La chica que soñaba con una cerilla y un bidón de gasolina (Stieg Larsson)


Segundo volumen de la trilogía Millenium de Stieg Larsson, que he leído en tiempo record porque si el primer libro (Los hombres que no amaban a las mujeres) resultó ser trepidante, en este segundo la trama no te deja un segundo de respiro. Los hechos se desencadenan a una velocidad vertiginosa y tienes que estar con los cinco sentidos para no pasar nada por alto, ninguna pista que pueda llevar a descubrir quién es Zala, quién es el asesino, quién incrimina a nuestra Lisbeth Salander, quién es quién, porque, realmente, nada es lo que parece, en definitiva, no se como lo vais a hacer para llevaros de vacaciones los dos libros, porque otra cosa serán, pero de bolsillo, precisamente, no.
De todas formas, yo quitaría ropa de la maleta y no me iría sin ellos.

Así comienza "La chica que soñaba con una cerilla y un bidón de gasolina"
"Estaba atada con correas de cuero a una estrecha litera
con una estructura de acero templado. El correaje le
oprimía el tórax. Se hallaba boca arriba. Tenía las manos
esposadas paralelamente al cuerpo.
Hacía mucho tiempo que había desistido de todo
intento de soltarse. Estaba despierta pero con los ojos
cerrados. Si los abriera sólo vería la oscuridad; la única
luz existente era un tímido rayo que se filtraba por encima
de la puerta. Tenía mal sabor de boca y ansiaba la -
varse los dientes.

______________________________

Sobre la tarea ▸ Indica si cada afirmación coincide con el texto: 1. Quien escribe leyó el segundo volumen en tiempo récord. 2. Los dos libros son de bolsillo. 3. Al comienzo de la novela, la mujer atada tiene los ojos abiertos. Contesta sí o no y cita las palabras del texto que lo deciden. Responde solo con lo que dice el texto.

Datos aportados ▸
______________________________

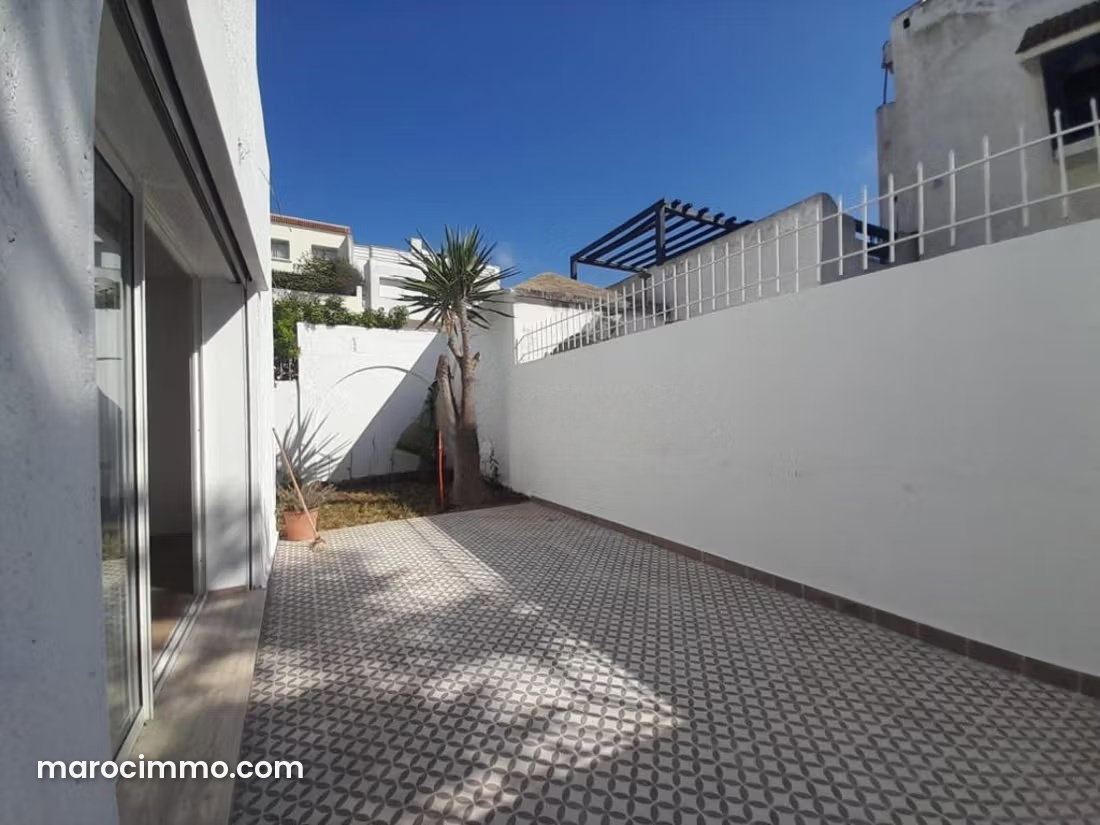 Villa 300 m² plain, pied avec jardin, Harhoura, Temara — Temara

______________________________

Respuesta ▸
1. Sí: "que he leído en tiempo record".
2. No: "pero de bolsillo, precisamente, no".
3. No: "Estaba despierta pero con los ojos cerrados."